On Thu, Dec 07, 2023 at 06:21:18PM +0100, Christian Brauner wrote:
> [Cc fsdevel & Jan because we had some discussions about fanotify
> returning non-thread-group pidfds. That's just for awareness or in case
> this might need special handling.]
> 
> On Thu, Nov 30, 2023 at 09:39:44AM -0700, Tycho Andersen wrote:
> > From: Tycho Andersen <tandersen@...flix.com>
> > 
> > We are using the pidfd family of syscalls with the seccomp userspace
> > notifier. When some thread triggers a seccomp notification, we want to do
> > some things to its context (munge fd tables via pidfd_getfd(), maybe write
> > to its memory, etc.). However, threads created with ~CLONE_FILES or
> > ~CLONE_VM mean that we can't use the pidfd family of syscalls for this
> > purpose, since their fd table or mm are distinct from the thread group
> > leader's. In this patch, we relax this restriction for pidfd_open().
> > 
> > In order to avoid dangling poll() users we need to notify pidfd waiters
> > when individual threads die, but once we do that all the other machinery
> > seems to work ok viz. the tests. But I suppose there are more cases than
> > just this one.
> > 
> > Another weirdness is the open-coding of this vs. exporting using
> > do_notify_pidfd(). This particular location is after __exit_signal() is
> > called, which does __unhash_process() which kills ->thread_pid, so we need
> > to use the copy we have locally, vs do_notify_pid() which accesses it via
> > task_pid(). Maybe this suggests that the notification should live somewhere
> > in __exit_signals()? I just put it here because I saw we were already
> > testing if this task was the leader.

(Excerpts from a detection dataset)
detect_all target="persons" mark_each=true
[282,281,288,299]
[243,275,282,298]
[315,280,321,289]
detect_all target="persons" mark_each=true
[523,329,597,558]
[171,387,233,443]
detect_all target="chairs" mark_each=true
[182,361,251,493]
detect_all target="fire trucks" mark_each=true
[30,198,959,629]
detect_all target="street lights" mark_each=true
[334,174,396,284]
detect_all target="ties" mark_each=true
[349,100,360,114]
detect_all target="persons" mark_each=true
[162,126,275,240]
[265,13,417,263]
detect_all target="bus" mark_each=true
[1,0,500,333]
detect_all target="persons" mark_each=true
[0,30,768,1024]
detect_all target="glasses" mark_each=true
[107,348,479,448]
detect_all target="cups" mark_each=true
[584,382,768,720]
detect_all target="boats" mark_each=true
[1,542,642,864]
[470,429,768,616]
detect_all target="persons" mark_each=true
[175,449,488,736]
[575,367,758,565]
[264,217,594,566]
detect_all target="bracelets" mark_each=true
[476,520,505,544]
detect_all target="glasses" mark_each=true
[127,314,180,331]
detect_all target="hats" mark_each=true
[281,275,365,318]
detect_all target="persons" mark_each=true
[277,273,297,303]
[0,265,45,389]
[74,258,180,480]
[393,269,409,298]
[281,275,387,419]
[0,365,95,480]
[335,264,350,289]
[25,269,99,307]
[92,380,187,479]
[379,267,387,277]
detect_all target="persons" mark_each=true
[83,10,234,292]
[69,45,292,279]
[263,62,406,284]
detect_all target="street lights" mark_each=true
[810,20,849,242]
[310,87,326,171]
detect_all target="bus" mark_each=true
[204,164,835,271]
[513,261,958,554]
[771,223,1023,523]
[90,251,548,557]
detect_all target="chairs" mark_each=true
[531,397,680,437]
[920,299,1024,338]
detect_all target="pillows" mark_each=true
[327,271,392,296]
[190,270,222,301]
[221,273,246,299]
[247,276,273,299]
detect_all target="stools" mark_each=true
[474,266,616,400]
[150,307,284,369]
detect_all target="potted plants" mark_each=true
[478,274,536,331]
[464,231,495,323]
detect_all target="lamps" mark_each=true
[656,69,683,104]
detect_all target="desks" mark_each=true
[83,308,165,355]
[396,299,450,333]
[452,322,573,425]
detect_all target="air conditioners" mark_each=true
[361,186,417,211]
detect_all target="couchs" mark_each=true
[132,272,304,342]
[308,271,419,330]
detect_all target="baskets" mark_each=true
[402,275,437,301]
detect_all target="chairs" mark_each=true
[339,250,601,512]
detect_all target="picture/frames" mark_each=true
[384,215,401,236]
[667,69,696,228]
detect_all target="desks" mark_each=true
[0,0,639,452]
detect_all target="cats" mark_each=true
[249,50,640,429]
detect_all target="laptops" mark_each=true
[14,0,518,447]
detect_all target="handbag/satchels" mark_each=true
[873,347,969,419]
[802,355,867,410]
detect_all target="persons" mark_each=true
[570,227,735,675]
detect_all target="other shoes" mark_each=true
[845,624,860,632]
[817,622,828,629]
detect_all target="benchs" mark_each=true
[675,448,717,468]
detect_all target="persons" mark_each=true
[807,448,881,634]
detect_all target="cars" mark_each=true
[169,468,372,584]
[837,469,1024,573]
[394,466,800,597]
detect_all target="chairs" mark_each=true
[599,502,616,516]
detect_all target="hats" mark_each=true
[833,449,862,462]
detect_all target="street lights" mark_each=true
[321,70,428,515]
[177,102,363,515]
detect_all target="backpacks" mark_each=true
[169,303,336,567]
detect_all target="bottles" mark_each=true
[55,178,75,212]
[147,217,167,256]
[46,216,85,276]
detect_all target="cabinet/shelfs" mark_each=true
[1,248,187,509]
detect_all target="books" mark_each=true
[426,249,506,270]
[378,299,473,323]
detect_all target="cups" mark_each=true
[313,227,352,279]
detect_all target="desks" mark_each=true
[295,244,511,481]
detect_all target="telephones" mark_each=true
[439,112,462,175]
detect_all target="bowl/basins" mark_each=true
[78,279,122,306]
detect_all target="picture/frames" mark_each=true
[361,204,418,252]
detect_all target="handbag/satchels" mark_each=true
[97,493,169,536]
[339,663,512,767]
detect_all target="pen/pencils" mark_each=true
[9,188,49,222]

GOAL 1>
In the pidfd patch email, which syscall does the patch relax the thread-group restriction for?
GOAL 2>
Pick up the pidfd patch email where it stops and continue it.

ANSWER 1>
pidfd_open()

ANSWER 2>
> > 
> > Signed-off-by: Tycho Andersen <tandersen@...flix.com>
> > ---
> 
> So we've always said that if there's a use-case for this then we're
> willing to support it. And I think that stance hasn't changed. I know
> that others have expressed interest in this as well.
> 
> So currently the series only enables pidfds for threads to be created
> and allows notifications for threads. But all places that currently make
> use of pidfds refuse non-thread-group leaders. We can certainly proceed
> with a patch series that only enables creation and exit notification but
> we should also consider unlocking additional functionality:
> 
> * audit of all callers that use pidfd_get_task()
> 
>   (1) process_madvise()
>   (2) process_mrlease()
> 
>   I expect that both can handle threads just fine but we'd need an Ack
>   from mm people.
> 
> * pidfd_prepare() is used to create pidfds for:
> 
>   (1) CLONE_PIDFD via clone() and clone3()
>   (2) SCM_PIDFD and SO_PEERPIDFD
>   (3) fanotify
>   
>   (1) is what this series here is about.
> 
>   For (2) we need to check whether fanotify would be ok to handle pidfds
>   for threads. It might be fine but Jan will probably know more.
> 
>   For (3) the change doesn't matter because SCM_CREDS always use the
>   thread-group leader. So even if we allowed the creation of pidfds for
>   threads it wouldn't matter.
> * audit all callers of pidfd_pid() whether they could simply be switched
>   to handle individual threads:
> 
>   (1) setns() handles threads just fine so this is safe to allow.
>   (2) pidfd_getfd() I would like to keep restricted and essentially
>       freeze new features for it.
> 
>       I'm not happy that we did didn't just implement it as an ioctl to
>       the seccomp notifier. And I wouldn't oppose a patch that would add
>       that functionality to the seccomp notifier itself. But that's a
>       separate topic.
>   (3) pidfd_send_signal(). I think that one is the most interesting on
>       to allow signaling individual threads. I'm not sure that you need
>       to do this right now in this patch but we need to think about what
>       we want to do there.

This all sounds reasonable to me, I can take a look as time permits.

pidfd_send_signal() at the very least would have been useful while
writing these tests.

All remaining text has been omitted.